Puis, le pas de la porte franchi, la bagarre prit un aspect plus rationnel. Oncle Abe, un peu froissé, reculait en agitant un pied de chaise, dérisoire défense face à une vingtaine de gars remontés, d'autant plus déchaînés que l'animal avait l'air de vouloir se battre.
«Pierre-Loup, supplia-t-il, nous avons vu ensemble les preuves, il faut que tu leur dises, chez madame Saint-Ange, Jean-Ramsès…
– Ta gueule! hurla mon père. Tu mens!»
À cet instant, j'eus la bonne idée d'extraire quelques larmes.
«De quoi m'accuse-t-on? pleurnichai-je. Je ne comprends pas…»
Voyant ça, mon père devint comme fou.
«Qu'on le chope!
– Ils s'en prennent à nos enfants! lui répondit le cri de l'instituteur.
– Attention, il a un clou rouillé! gicla la serveuse.
– Les pieds, visez les pieds!» suggéra le docteur Soubise. Joignant le geste à la parole, il lança un couvercle de poubelle directement derrière oncle Abe.
Il tomba lourdement. Le patron écrasa sa main. Le pied de chaise armé du clou en question changea de propriétaire.
«Ah, tu voulais me faire mal!» criait le facteur.
Maintenant le clou entrait et sortait de la jambe d'oncle Abe, le facteur s'appliquait à la bêcher par petits coups hargneux tandis que le patron écrasait les poumons étalés sur l'asphalte.
«Tiens! souffla-t-il. Ça, c'est pour Jeanne d'Arc!»
Et il lui en balança un beau dans les côtes.
Il est vrai qu'en démocratie, une violence limitée peut accompagner le mécontentement. Sentant cela, le chef d'entreprise cria en prenant son élan:
«Et ça, c'est pour Napoléon!
– Pour Jean Moulin!» dis-je à mon tour et je poussai Wolf sur le devant des opérations.
«Vas-y! ordonnai-je. Un autre pour Boris Vildé! Un autre pour le soldat inconnu!»
Wolf s'était faufilé et tapait dans la tête avec ses pataugas.
Soudain, oncle Guillaume:
«Stop! Laissez-le!»
Le respect que nous avions pour cet homme nous fit immédiatement lâcher le bout de souffrance qui se traînait misérablement.
Oncle Guillaume s'approcha, sortit un mouchoir et l'appliqua contre un méchant hématome à la bouche. Puis il l'aida à se mettre debout. Ce n'était pas la Joconde. Le bras gauche pendait sans tonus, désarticulé, la jambe saignait abondamment, on eût dit la tête de Louis XVI.
Oncle Guillaume tourna vers nous sa moustache pleine de reproches:
«Vous avez laissé la colère brouiller votre raison, dit-il sévèrement. Nous ne sommes pas le Ku Klux Klan ou une autre engeance de là-bas. Il va falloir l'emmener à l'hôpital. Thomas, Bruno, Raphaël, vous vous en chargez. Allez à la Croix de Bois, ils me connaissent bien. Docteur Soubise je compte sur vous pour le soigner au mieux, et discrètement, vous me comprenez.»
À l'oncle Abe, il dit:
«Que cela te serve de leçon. Disparais et ne reviens plus jamais sur l'île. Tu sais ce que tu
risques.»
On regarda oncle Abe clopiner vers la Renault de l'ingénieur Thomas, soutenu par ceux-là mêmes qui l'avaient tabassé cinq minutes plus tôt, et l'on ne manqua pas de ressentir une certaine grandeur à cette alliance contre nature, comme si la beauté et la misère de l'humanité marchaient ensemble, se supportant mutuellement.
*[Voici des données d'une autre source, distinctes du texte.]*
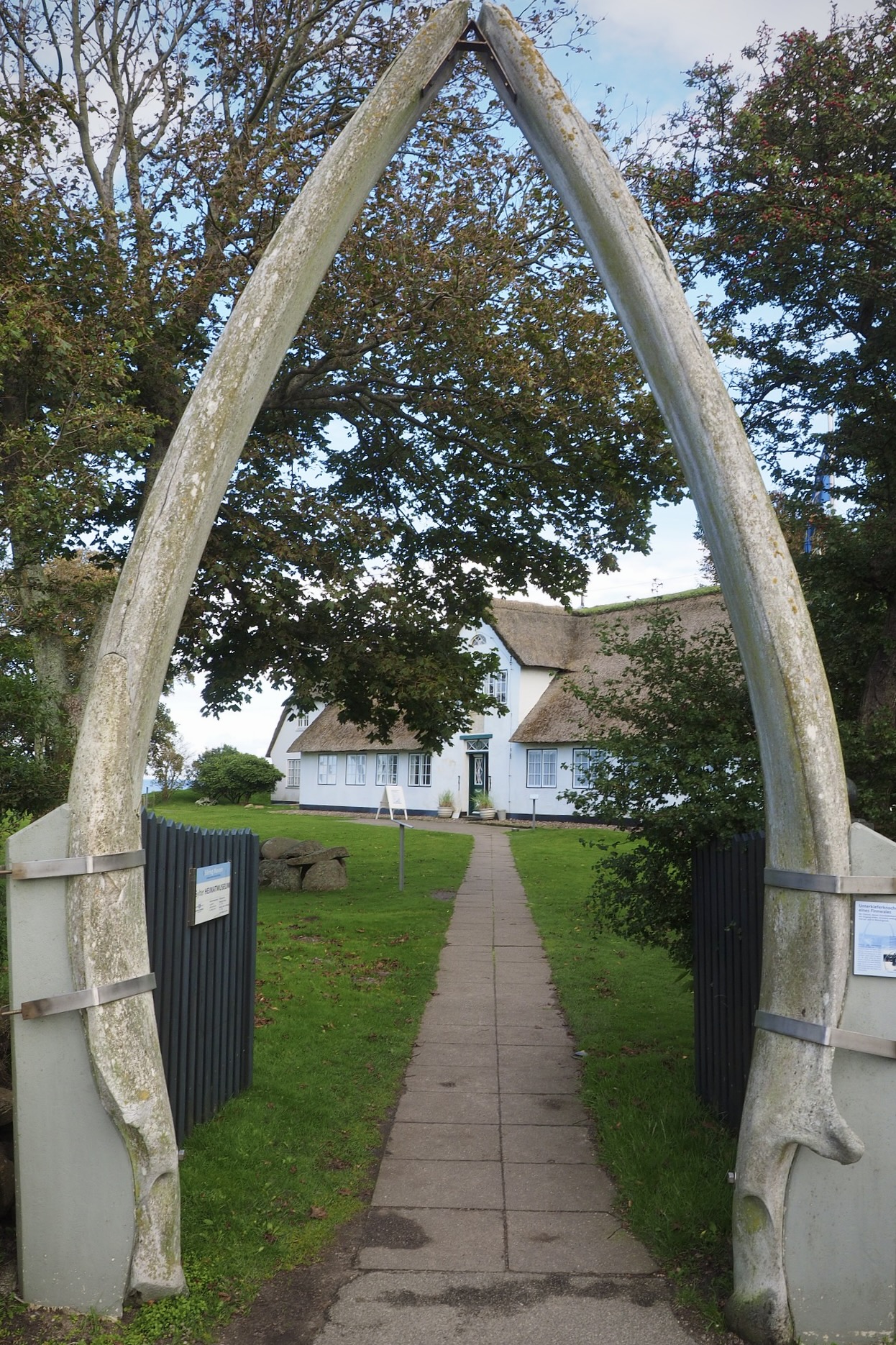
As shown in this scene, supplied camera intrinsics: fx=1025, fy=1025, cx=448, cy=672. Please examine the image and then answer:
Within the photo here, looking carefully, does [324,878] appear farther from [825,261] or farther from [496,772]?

On revint au bistrot en silence. On s'assit autour de l'oncle Guillaume. On avait nos yeux fayots. Pendant de longues minutes, il but sa bière sans rien dire, en passant et repassant le dos de la main dans la moustache. Puis il appela le patron, lui glissa un mot à l'oreille. Le patron alla aussitôt vers le coin sombre où venait s'asseoir oncle Abe et plaça une pancarte «table réservée» sur le sinistre guéridon. Oncle Guillaume parut satisfait.
«Il me faudrait un bol.»
Le patron apporta un cendrier Loto de la Française des jeux.
«Ça ira?
– Je crois que oui», répondit oncle Guillaume.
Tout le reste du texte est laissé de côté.